**Vorliegender Text**:
Auch nach dem Spiel war die Stimmung an der Alten Försterei noch prächtig. Trotz eines 1:3 im Testspiel gegen Real Madrid ließ sich die Mannschaft wie ein Pokalsieger vor der Gegengerade feiern, und das nicht zu Unrecht. Vergangene Woche hatte Union den deutschen Vizemeister VfL Wolfsburg mit 2:0 besiegt. Am Sonntag boten sie dem spanischen Vizemeister Real Madrid über weite Strecken die Stirn. Und das macht Mut für die kommende Saison.

**Aufgaben**:
[A] Welchen Gegner hatte Union laut dem Bericht über das Testspiel in der Woche zuvor mit 2:0 besiegt?
[B] Geben Sie aus dem Bericht über das Testspiel den Abschnitt wortgetreu wieder, der mit den Worten "Auch nach dem" beginnt und mit "die kommende Saison." endet.
[C] Schreiben Sie den Bericht über das Testspiel im Anschluss an seinen letzten Satz weiter.

**Vorliegende Daten**:
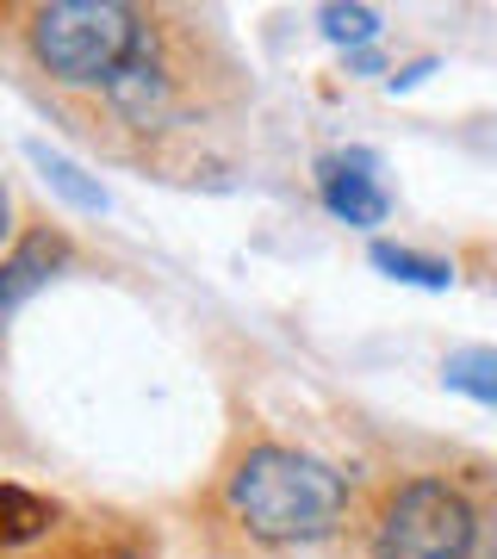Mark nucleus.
<instances>
[{"label": "nucleus", "mask_w": 497, "mask_h": 559, "mask_svg": "<svg viewBox=\"0 0 497 559\" xmlns=\"http://www.w3.org/2000/svg\"><path fill=\"white\" fill-rule=\"evenodd\" d=\"M230 510L261 540H323L348 516V479L298 448H256L230 473Z\"/></svg>", "instance_id": "nucleus-1"}, {"label": "nucleus", "mask_w": 497, "mask_h": 559, "mask_svg": "<svg viewBox=\"0 0 497 559\" xmlns=\"http://www.w3.org/2000/svg\"><path fill=\"white\" fill-rule=\"evenodd\" d=\"M150 50V25L119 0H50L32 13V57L69 87H113Z\"/></svg>", "instance_id": "nucleus-2"}, {"label": "nucleus", "mask_w": 497, "mask_h": 559, "mask_svg": "<svg viewBox=\"0 0 497 559\" xmlns=\"http://www.w3.org/2000/svg\"><path fill=\"white\" fill-rule=\"evenodd\" d=\"M473 503L441 479H411L386 498L374 522V559H466L473 554Z\"/></svg>", "instance_id": "nucleus-3"}, {"label": "nucleus", "mask_w": 497, "mask_h": 559, "mask_svg": "<svg viewBox=\"0 0 497 559\" xmlns=\"http://www.w3.org/2000/svg\"><path fill=\"white\" fill-rule=\"evenodd\" d=\"M318 200L330 205V218L360 224V230L386 224V212H392L386 187H379V156L374 150H336V156H323L318 162Z\"/></svg>", "instance_id": "nucleus-4"}, {"label": "nucleus", "mask_w": 497, "mask_h": 559, "mask_svg": "<svg viewBox=\"0 0 497 559\" xmlns=\"http://www.w3.org/2000/svg\"><path fill=\"white\" fill-rule=\"evenodd\" d=\"M106 100H113V112H125L131 124L150 131V124L168 119V106H175V81H168V69L156 62V50H143V57L106 87Z\"/></svg>", "instance_id": "nucleus-5"}, {"label": "nucleus", "mask_w": 497, "mask_h": 559, "mask_svg": "<svg viewBox=\"0 0 497 559\" xmlns=\"http://www.w3.org/2000/svg\"><path fill=\"white\" fill-rule=\"evenodd\" d=\"M62 261H69V249H62V237H50V230H38V237H25L13 255L0 261V318L7 311H20L38 286H50V274H57Z\"/></svg>", "instance_id": "nucleus-6"}, {"label": "nucleus", "mask_w": 497, "mask_h": 559, "mask_svg": "<svg viewBox=\"0 0 497 559\" xmlns=\"http://www.w3.org/2000/svg\"><path fill=\"white\" fill-rule=\"evenodd\" d=\"M25 156L38 162V175L50 180V187H57V193H62L69 205H81V212H106V205H113V200H106V187H99V180H87V175L75 168V162L57 156L50 143H25Z\"/></svg>", "instance_id": "nucleus-7"}, {"label": "nucleus", "mask_w": 497, "mask_h": 559, "mask_svg": "<svg viewBox=\"0 0 497 559\" xmlns=\"http://www.w3.org/2000/svg\"><path fill=\"white\" fill-rule=\"evenodd\" d=\"M374 267L404 280V286H423V293H448V286H454V267H448V261L417 255V249H398V242H374Z\"/></svg>", "instance_id": "nucleus-8"}, {"label": "nucleus", "mask_w": 497, "mask_h": 559, "mask_svg": "<svg viewBox=\"0 0 497 559\" xmlns=\"http://www.w3.org/2000/svg\"><path fill=\"white\" fill-rule=\"evenodd\" d=\"M50 528V503L20 491V485H0V547H13V540H32Z\"/></svg>", "instance_id": "nucleus-9"}, {"label": "nucleus", "mask_w": 497, "mask_h": 559, "mask_svg": "<svg viewBox=\"0 0 497 559\" xmlns=\"http://www.w3.org/2000/svg\"><path fill=\"white\" fill-rule=\"evenodd\" d=\"M441 373H448L454 392H466V399H478V404H492L497 411V355L492 348H466V355H454Z\"/></svg>", "instance_id": "nucleus-10"}, {"label": "nucleus", "mask_w": 497, "mask_h": 559, "mask_svg": "<svg viewBox=\"0 0 497 559\" xmlns=\"http://www.w3.org/2000/svg\"><path fill=\"white\" fill-rule=\"evenodd\" d=\"M323 38L330 44H374L379 13L374 7H323Z\"/></svg>", "instance_id": "nucleus-11"}, {"label": "nucleus", "mask_w": 497, "mask_h": 559, "mask_svg": "<svg viewBox=\"0 0 497 559\" xmlns=\"http://www.w3.org/2000/svg\"><path fill=\"white\" fill-rule=\"evenodd\" d=\"M0 237H7V187H0Z\"/></svg>", "instance_id": "nucleus-12"}, {"label": "nucleus", "mask_w": 497, "mask_h": 559, "mask_svg": "<svg viewBox=\"0 0 497 559\" xmlns=\"http://www.w3.org/2000/svg\"><path fill=\"white\" fill-rule=\"evenodd\" d=\"M492 559H497V554H492Z\"/></svg>", "instance_id": "nucleus-13"}]
</instances>
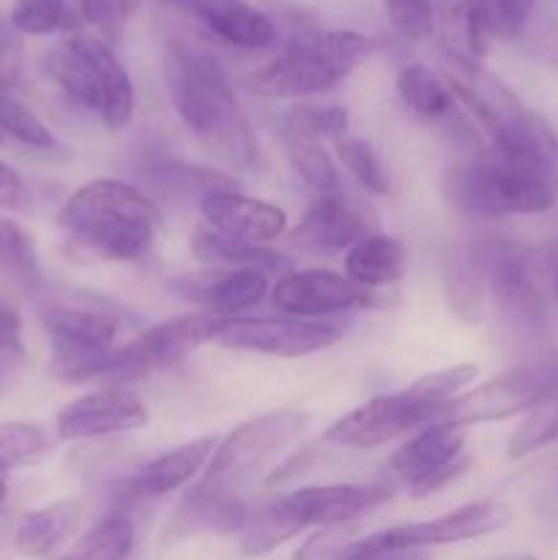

**Endgültige Antworten**:
[A] Den deutschen Vizemeister VfL Wolfsburg.

[B]
Auch nach dem Spiel war die Stimmung an der Alten Försterei noch prächtig. Trotz eines 1:3 im Testspiel gegen Real Madrid ließ sich die Mannschaft wie ein Pokalsieger vor der Gegengerade feiern, und das nicht zu Unrecht. Vergangene Woche hatte Union den deutschen Vizemeister VfL Wolfsburg mit 2:0 besiegt. Am Sonntag boten sie dem spanischen Vizemeister Real Madrid über weite Strecken die Stirn. Und das macht Mut für die kommende Saison.

[C]
„Bundesliga aufmischen“ heißt das Motto, unter dem Union am 7. September in die erste Erstliga-Spielzeit startet. Nach einer gelungenen Vorbereitung darf man jedoch fragen, ob dieses Ziel nicht ein wenig zu bescheiden formuliert ist. Will Union wirklich nur ein bisschen mitmischen? Oder ist diese Mannschaft nicht schon jetzt in der Lage, ganz oben anzuklopfen und um die Champions-League-Plätze mitzuspielen?
Das offiziell kommunizierte Ziel ist das nicht. „Wenn man Sportler ist, dann will man sofort nach oben, aber wir tun gut daran, dort erstmal anzukommen und die ersten Spiele abzuwarten. Man darf die Testspiel-Ergebnisse natürlich auch nicht zu hoch setzen“, sagte Jennifer Zietz, Unions Geschäftsführerin Profifußball. Gleichzeitig gab sie zu, dass die Berliner auch in der Außendarstellung „kein gewöhnlicher Aufsteiger“ sein wollen.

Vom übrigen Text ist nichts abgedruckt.